O mau comportamento e a agressividade crescente de alunos no ambiente escolar
Enviada em 25/10/2019
A violência no ambiente escolar tem se agravado cada vez mais, através de bullying racistas, homofóbicos e críticas a religião alheia, ações que têm como alvo colegas de classe e até mesmo professores. Outra questão evidente no meio escolar é os aumentos de armas brancas e armas de fogo utilizadas para humilhar, aproveitar sexualmente de colegas ou causar um massacres. Porém de acordo com Rosseau, filósofo, “o homem nasce bom mas a sociedade o corrompe”, esses adolescentes que relatam a violência no meio escolar provavelmente possuem problemas mentais, consequência do meio em que foi criado e as pessoas com quem convive.
Em primeiro momento, cabe analisar um ocorrido no ano de 2019 na cidade de Suzano onde um jovem planejou e executou o massacre em uma escola da região, Guilherme é resultado de uma breve relação entre seu pai e sua mãe que possui grandes problemas com drogas, o jovem consequentemente se tornou dependente de jogos violentos e grande parte de seu comportamento demonstrava ira nas redes sociais, depressão e ansiedade, com todas essas questões o adolescente precisava de ajuda, porém não conseguiu a mesma e surtou colocando em prática o massacre.
Em segundo plano relacionado a prática de violência no ambiente escolar, pesquisas do IBGE (Instituto Brasileiro de Geografia e Estatística) revelam que em 2015, cerca de 7,4% sofrendo violência psicológica e se sentiu humilhado, enquanto 19,8% já tiveram tal atitude contra um colega de classe, esta violência é mais frequente do que muitos pensam.
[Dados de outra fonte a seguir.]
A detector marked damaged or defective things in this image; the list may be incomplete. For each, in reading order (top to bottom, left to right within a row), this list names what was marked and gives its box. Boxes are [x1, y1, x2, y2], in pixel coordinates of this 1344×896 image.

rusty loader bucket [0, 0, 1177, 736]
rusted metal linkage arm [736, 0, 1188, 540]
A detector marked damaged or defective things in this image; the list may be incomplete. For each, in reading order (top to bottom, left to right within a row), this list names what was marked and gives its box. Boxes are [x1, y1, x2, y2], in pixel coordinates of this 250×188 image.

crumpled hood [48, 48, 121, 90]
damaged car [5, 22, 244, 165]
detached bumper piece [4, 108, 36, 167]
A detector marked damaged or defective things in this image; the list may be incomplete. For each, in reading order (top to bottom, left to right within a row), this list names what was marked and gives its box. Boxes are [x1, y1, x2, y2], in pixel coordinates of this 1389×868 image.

Conclui-se que o mau comportamento e a agressividade é crescente entre alunos no ambiente escolar, e afeta em grande massa os alunos, psicologicamente e em suas ações e escolhas ao decorrer da vida por conta da baixa auto-estima, além de agressões físicas que em determinado grau, ocorrem sequelas. Com isso, é evidente de que o agressor está passando por problemas, sendo assim o Ministério da Educação (MEC) juntamente ao Ministério da Mulher, da Família e dos Direitos Humanos (MDH) deve interferir de modo que coloque profissionais psicólogos adequados ao meio estudantil para ajudar aqueles que estão passando e que praticam o bullying, chamando para uma pequena sessão os estudantes aflitos e criando campanhas contra o preconceito e ao suicídio (grande consequência da violência), com a finalidade de diminuir essas práticas, pois a base familiar que o jovem não possui em casa ou a ajuda psicológica que ele não consegue pagar, o mesmo poderá ser ouvido e ajudado na escola e consequentemente a escola se tornará um local agradável para todos sem sequelas de bullying e prevenindo assim o suicídio e o massacre entre adolescentes.